Depending upon the details of the input data and any temporal interpolation, the driving data may vary rapidly at the end of a cycle of spin-up, causing an extreme response from the model. In most cases the model will adjust, possibly with large heat fluxes over a few hours, but the user should be aware that unusual behaviour near the end/start of a spin-up cycle may be the result of this adjustment. Consider the case of a spin-up from 2005-01-01 00:00:00 to 2006-01-01 00:00:00. At or near the end of 31st December 2005 during the spin-up, the driving data will start to adjust to the values for 1st January 2005, which could be very different from conditions on 31st December 2005. The length of time over which the driving data adjust depends on the frequency of the data, and the choice of temporal interpolation. For example, with 3-hourly data that is interpolated onto a one hour timestep, the adjustment will take place over 3 hours. However, hourly data and an hourly timestep will force an instantaneous adjustment at the start of 1st January 2005.
Although max_spinup_cycles
specifies the maximum number of spin-up cycles, some of which might not be used if the model is considered to have spun up earlier, it is possible to specify the exact number of cycles that will be performed. This can be done by demanding an impossible level of convergence by setting tolerance
< 0 (remember that tolerance
is compared with the absolute change over a cycle) and setting terminate_on_spinup_fail
= FALSE so that the integration continues when spin-up is judged to have failed after max_spinup_cycles
cycles.
Although it is expected that a spin-up phase will be followed by the main run in the same integration, it is possible to do the spin-up and main run in separate integrations. This can be done by demanding an impossible level of convergence by setting tolerance
< 0 and setting terminate_on_spinup_fail
= TRUE so that the integration stops when spin-up is judged to have failed. The final state of the model, after max_spinup_cycles
cycles of spin-up, will be written to the final dump, and a subsequent simulation can be started from this dump.
A limitation of the current code is that it cannot cope with a spin-up cycle that is short in comparison to the period of any input data. For example, a spin-up cycle of 1 day cannot use 10-day vegetation data. The code will likely run but the evolution of the vegetation data will probably not be what the user intended! However, it is unlikely that a user would want to try such a run.

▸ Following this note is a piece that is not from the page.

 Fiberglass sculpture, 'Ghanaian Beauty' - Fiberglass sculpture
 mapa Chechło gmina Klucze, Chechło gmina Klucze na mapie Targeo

Occasionally, the model fails to diagnose a spun up state when in fact the integration has reached a quasi-steady state that is not detected by the procedure of assessing spin-up through comparison of instantaneous values at the end of consecutive cycles of spin-up. An example of this is ‘period-2’ behaviour, where the model state repeats itself over a period of 2 cycles. Such behaviour should be apparent in the model output during spin-up, and the user can opt to repeat the integration over a given number of spin-up cycles, and not to wait for a spun-up state to be diagnosed.